(MATERIAL SUPPLIED)
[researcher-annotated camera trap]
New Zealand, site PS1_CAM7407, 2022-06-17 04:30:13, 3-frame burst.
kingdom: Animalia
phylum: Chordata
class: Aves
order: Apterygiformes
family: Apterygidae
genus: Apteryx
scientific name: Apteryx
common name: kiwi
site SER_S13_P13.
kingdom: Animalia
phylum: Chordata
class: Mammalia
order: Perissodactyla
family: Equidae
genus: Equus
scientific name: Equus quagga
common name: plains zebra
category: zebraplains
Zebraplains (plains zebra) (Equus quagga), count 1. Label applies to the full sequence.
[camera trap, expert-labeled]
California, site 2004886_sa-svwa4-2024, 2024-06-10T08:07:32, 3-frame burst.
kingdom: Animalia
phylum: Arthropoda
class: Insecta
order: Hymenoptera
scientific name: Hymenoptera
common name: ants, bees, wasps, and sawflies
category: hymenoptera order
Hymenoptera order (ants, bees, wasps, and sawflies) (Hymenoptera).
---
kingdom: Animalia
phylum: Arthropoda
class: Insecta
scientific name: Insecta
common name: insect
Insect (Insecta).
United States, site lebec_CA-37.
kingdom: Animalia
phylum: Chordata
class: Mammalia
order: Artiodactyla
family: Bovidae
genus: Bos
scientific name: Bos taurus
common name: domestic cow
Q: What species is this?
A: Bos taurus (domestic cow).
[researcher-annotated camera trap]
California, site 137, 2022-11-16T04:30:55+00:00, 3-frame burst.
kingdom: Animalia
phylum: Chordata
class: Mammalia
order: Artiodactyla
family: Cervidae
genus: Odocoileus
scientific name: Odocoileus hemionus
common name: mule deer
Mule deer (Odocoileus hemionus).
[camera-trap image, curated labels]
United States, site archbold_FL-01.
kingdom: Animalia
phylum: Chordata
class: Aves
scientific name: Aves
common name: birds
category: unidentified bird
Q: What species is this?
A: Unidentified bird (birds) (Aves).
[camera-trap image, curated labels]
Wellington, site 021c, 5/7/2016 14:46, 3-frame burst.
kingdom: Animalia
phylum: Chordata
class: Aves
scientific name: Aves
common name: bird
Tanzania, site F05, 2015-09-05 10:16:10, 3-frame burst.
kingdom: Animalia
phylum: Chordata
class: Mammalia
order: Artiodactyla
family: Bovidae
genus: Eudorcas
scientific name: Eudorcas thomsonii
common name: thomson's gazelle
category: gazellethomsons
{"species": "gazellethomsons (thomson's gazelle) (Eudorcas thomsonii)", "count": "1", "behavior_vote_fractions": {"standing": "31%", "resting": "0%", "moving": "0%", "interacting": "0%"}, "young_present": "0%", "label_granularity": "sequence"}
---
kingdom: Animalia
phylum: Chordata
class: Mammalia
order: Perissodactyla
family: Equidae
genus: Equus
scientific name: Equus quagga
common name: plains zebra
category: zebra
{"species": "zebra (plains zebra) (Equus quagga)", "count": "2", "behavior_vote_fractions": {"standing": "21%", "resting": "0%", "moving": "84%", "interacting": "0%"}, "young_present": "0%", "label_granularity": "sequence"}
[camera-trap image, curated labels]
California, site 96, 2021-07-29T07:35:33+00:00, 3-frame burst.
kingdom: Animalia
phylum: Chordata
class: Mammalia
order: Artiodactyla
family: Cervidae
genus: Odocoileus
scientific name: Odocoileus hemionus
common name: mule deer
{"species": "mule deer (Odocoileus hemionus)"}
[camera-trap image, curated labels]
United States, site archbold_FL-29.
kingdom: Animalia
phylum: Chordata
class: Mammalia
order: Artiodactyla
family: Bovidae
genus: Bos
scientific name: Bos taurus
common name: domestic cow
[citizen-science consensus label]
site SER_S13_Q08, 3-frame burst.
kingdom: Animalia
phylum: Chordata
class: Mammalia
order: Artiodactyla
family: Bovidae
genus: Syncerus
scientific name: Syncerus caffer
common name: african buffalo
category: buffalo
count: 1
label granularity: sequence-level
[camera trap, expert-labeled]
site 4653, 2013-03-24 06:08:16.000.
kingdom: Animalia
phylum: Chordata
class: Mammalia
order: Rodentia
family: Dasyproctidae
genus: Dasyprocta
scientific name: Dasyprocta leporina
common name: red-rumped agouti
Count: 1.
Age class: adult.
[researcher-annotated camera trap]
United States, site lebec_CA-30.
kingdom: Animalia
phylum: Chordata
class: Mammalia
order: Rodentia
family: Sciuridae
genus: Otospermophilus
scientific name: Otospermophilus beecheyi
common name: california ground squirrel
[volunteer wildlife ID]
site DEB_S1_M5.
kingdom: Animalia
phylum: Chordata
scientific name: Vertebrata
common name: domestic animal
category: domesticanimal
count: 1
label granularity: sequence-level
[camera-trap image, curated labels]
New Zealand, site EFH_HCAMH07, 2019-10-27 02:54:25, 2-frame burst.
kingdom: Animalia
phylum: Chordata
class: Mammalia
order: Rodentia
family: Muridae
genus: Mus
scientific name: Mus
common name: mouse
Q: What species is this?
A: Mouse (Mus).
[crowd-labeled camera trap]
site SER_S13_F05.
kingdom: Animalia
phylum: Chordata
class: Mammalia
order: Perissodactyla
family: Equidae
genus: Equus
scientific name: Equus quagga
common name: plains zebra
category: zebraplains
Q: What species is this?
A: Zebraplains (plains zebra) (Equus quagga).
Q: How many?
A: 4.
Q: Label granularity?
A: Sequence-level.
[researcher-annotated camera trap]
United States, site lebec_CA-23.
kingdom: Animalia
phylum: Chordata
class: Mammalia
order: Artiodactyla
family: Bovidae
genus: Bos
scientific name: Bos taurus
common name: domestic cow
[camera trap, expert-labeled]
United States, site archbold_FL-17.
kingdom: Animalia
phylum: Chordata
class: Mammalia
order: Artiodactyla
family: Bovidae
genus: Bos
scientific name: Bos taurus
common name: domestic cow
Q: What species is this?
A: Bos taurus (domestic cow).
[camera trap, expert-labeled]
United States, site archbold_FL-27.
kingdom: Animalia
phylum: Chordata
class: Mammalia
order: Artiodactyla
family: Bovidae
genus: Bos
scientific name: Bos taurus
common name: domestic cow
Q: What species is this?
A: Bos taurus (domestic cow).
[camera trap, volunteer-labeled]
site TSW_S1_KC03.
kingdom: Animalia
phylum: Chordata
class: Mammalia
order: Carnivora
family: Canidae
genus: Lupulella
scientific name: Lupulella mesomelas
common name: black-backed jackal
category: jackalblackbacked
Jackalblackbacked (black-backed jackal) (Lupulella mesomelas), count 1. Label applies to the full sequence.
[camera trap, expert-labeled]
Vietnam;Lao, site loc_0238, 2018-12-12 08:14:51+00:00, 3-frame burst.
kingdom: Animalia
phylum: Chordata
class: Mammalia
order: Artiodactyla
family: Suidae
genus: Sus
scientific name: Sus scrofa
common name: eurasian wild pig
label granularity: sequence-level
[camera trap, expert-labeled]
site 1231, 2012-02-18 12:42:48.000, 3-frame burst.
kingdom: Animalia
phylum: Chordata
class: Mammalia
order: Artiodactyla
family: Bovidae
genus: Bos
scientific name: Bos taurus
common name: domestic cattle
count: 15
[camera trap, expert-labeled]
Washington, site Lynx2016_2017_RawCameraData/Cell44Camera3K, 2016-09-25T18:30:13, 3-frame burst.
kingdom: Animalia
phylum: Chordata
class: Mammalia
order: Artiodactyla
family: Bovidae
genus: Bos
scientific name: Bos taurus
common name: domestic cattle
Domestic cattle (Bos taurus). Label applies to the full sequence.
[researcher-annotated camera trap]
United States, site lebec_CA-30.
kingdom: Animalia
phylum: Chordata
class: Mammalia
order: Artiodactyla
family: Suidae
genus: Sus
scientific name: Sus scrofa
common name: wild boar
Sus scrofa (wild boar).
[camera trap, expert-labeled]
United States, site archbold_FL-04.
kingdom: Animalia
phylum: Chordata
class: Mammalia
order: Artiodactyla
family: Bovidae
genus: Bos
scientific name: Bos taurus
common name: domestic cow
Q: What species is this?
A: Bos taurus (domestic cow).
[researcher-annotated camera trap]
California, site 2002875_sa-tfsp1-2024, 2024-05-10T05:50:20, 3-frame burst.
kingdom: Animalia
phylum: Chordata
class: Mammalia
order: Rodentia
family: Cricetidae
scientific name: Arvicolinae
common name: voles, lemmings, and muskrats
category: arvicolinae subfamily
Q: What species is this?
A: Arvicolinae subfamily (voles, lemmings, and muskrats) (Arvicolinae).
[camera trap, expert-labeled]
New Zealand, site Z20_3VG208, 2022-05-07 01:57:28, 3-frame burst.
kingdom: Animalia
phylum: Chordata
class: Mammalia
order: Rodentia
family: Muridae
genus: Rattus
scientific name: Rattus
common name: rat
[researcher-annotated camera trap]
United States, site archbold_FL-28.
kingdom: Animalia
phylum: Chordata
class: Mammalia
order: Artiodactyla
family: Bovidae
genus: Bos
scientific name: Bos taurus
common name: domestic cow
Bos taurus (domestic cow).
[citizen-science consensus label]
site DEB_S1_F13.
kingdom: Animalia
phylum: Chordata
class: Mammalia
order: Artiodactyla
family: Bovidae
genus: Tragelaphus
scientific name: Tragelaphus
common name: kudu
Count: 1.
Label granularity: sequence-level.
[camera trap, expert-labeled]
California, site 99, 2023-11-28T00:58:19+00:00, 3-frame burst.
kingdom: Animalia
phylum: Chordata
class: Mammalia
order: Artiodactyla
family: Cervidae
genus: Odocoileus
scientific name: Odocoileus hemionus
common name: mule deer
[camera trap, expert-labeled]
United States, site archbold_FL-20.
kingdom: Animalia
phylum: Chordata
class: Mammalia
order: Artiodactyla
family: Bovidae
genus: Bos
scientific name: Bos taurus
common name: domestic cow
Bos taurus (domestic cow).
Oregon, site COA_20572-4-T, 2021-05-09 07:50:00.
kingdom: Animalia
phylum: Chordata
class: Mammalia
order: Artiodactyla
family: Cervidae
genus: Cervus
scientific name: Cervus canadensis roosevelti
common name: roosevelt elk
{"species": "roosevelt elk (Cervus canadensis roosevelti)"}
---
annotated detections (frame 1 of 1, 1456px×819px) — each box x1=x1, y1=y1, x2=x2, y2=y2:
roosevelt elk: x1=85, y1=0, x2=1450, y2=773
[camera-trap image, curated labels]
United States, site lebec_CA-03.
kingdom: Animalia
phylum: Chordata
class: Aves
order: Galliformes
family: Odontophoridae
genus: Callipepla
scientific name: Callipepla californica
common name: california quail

(WORK TO COMPLETE) Tally how many lines of the data include the word "standing". Write the number and nothing else.

(THE ANSWER) 2